Spatial questions tied to pictures:
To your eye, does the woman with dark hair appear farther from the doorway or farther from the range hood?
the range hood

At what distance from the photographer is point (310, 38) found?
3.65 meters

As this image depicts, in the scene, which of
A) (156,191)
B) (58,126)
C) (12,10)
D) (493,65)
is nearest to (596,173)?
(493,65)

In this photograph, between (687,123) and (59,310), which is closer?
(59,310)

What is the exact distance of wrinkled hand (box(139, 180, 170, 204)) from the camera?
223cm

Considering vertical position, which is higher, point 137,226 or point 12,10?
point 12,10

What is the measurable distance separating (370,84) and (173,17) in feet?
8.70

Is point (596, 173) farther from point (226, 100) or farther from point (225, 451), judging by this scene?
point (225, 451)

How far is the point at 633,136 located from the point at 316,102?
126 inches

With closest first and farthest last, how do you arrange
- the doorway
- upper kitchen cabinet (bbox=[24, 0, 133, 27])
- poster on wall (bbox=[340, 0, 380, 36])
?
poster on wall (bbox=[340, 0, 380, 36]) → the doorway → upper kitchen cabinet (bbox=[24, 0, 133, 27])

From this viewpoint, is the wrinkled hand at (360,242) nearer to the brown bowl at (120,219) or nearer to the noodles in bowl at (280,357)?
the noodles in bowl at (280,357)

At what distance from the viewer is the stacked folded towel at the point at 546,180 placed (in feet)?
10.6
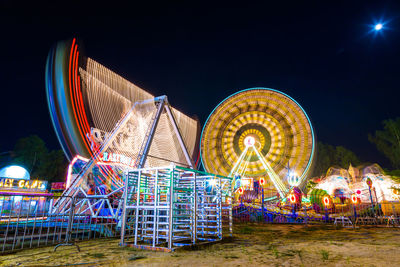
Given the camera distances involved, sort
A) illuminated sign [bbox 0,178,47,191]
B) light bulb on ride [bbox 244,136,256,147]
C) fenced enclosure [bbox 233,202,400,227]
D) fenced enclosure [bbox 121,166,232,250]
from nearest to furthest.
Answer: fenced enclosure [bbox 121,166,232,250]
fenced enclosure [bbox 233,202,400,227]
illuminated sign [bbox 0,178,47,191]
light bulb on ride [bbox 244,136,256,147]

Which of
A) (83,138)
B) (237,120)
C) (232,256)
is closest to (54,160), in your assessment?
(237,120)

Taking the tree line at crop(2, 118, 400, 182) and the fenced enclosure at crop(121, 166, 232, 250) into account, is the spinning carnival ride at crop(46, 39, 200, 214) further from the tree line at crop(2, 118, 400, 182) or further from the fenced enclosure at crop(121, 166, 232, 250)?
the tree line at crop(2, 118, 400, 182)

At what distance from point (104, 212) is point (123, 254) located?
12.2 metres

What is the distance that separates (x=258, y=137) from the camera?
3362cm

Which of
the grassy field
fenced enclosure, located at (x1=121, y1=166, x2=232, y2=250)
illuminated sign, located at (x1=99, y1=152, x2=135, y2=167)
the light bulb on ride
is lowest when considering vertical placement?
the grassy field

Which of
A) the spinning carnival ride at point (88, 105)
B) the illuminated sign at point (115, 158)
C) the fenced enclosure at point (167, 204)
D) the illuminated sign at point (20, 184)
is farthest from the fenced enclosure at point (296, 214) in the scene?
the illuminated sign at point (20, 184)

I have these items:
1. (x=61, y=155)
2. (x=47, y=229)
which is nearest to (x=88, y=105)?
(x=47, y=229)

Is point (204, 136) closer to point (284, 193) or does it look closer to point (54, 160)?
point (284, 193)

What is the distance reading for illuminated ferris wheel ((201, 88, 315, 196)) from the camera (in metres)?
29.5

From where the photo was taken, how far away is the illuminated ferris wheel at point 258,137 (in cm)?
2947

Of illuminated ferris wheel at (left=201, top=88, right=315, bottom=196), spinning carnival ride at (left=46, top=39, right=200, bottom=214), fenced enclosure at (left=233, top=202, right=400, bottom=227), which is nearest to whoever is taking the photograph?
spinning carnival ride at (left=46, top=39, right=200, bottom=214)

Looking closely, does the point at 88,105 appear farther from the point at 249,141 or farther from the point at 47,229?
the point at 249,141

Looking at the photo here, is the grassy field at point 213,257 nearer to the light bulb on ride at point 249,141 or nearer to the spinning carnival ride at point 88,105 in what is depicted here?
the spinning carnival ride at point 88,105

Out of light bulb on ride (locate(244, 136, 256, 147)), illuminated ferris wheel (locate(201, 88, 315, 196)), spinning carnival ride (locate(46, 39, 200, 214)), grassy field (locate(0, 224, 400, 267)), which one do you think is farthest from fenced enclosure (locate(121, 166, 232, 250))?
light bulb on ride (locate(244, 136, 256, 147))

• **Given task**:
Copy the data character for character, but drop all pictures from the copy.

• **Answer to this exercise**:
To your eye, does the woman with dark hair appear farther from the doorway or farther from the range hood?
the range hood

At what distance from the photographer is point (310, 38) found?
3.65 meters

As this image depicts, in the scene, which of
A) (156,191)
B) (58,126)
C) (12,10)
D) (493,65)
is nearest to (596,173)?
(493,65)

In this photograph, between (687,123) and (59,310), which is closer?
(59,310)

What is the exact distance of wrinkled hand (box(139, 180, 170, 204)) from the camera?
223cm

Considering vertical position, which is higher, point 137,226 or point 12,10?
point 12,10

What is the measurable distance separating (370,84) and (173,17) in feet?
8.70

Is point (596, 173) farther from point (226, 100) or farther from point (225, 451), judging by this scene?
point (225, 451)

How far is the point at 633,136 located from the point at 316,102?
126 inches

With closest first and farthest last, how do you arrange
- the doorway
- upper kitchen cabinet (bbox=[24, 0, 133, 27])
- poster on wall (bbox=[340, 0, 380, 36])
?
poster on wall (bbox=[340, 0, 380, 36]) → the doorway → upper kitchen cabinet (bbox=[24, 0, 133, 27])

From this viewpoint, is the wrinkled hand at (360,242) nearer to the brown bowl at (120,219) or nearer to the noodles in bowl at (280,357)?
the noodles in bowl at (280,357)

At what distance from the viewer is the stacked folded towel at the point at 546,180 placed (in feet)?
10.6
Given the camera distances involved, sort
A) illuminated sign [bbox 0,178,47,191]
B) light bulb on ride [bbox 244,136,256,147]
C) fenced enclosure [bbox 233,202,400,227]
D) fenced enclosure [bbox 121,166,232,250]
from nearest to furthest.
Answer: fenced enclosure [bbox 121,166,232,250]
fenced enclosure [bbox 233,202,400,227]
illuminated sign [bbox 0,178,47,191]
light bulb on ride [bbox 244,136,256,147]

Which of
A) (83,138)
B) (237,120)
C) (232,256)
is closest to (54,160), in your assessment?
(237,120)

Taking the tree line at crop(2, 118, 400, 182) and the fenced enclosure at crop(121, 166, 232, 250) into account, is the spinning carnival ride at crop(46, 39, 200, 214) further from the tree line at crop(2, 118, 400, 182) or further from the fenced enclosure at crop(121, 166, 232, 250)?
the tree line at crop(2, 118, 400, 182)

At what distance from point (104, 212) is point (123, 254) located?
12.2 metres

What is the distance that separates (x=258, y=137) from the camera?
3362cm

Which of
the grassy field
fenced enclosure, located at (x1=121, y1=166, x2=232, y2=250)
illuminated sign, located at (x1=99, y1=152, x2=135, y2=167)
the light bulb on ride
is lowest when considering vertical placement?
the grassy field

Which of
A) the spinning carnival ride at point (88, 105)
B) the illuminated sign at point (115, 158)
C) the fenced enclosure at point (167, 204)
D) the illuminated sign at point (20, 184)
is farthest from the fenced enclosure at point (296, 214) in the scene?
the illuminated sign at point (20, 184)

I have these items:
1. (x=61, y=155)
2. (x=47, y=229)
which is nearest to (x=88, y=105)?
(x=47, y=229)

Is point (204, 136) closer to point (284, 193) or does it look closer to point (54, 160)?
point (284, 193)

What is the distance reading for illuminated ferris wheel ((201, 88, 315, 196)) from the camera (in metres)?
29.5

From where the photo was taken, how far away is the illuminated ferris wheel at point 258,137 (in cm)?
2947

Of illuminated ferris wheel at (left=201, top=88, right=315, bottom=196), spinning carnival ride at (left=46, top=39, right=200, bottom=214), fenced enclosure at (left=233, top=202, right=400, bottom=227), which is nearest to whoever is taking the photograph?
spinning carnival ride at (left=46, top=39, right=200, bottom=214)

Looking closely, does the point at 88,105 appear farther from the point at 249,141 or farther from the point at 47,229?
the point at 249,141

Looking at the photo here, is the grassy field at point 213,257 nearer to the light bulb on ride at point 249,141 or nearer to the spinning carnival ride at point 88,105 in what is depicted here?
the spinning carnival ride at point 88,105

Out of light bulb on ride (locate(244, 136, 256, 147)), illuminated ferris wheel (locate(201, 88, 315, 196)), spinning carnival ride (locate(46, 39, 200, 214)), grassy field (locate(0, 224, 400, 267)), which one do you think is farthest from fenced enclosure (locate(121, 166, 232, 250))?
light bulb on ride (locate(244, 136, 256, 147))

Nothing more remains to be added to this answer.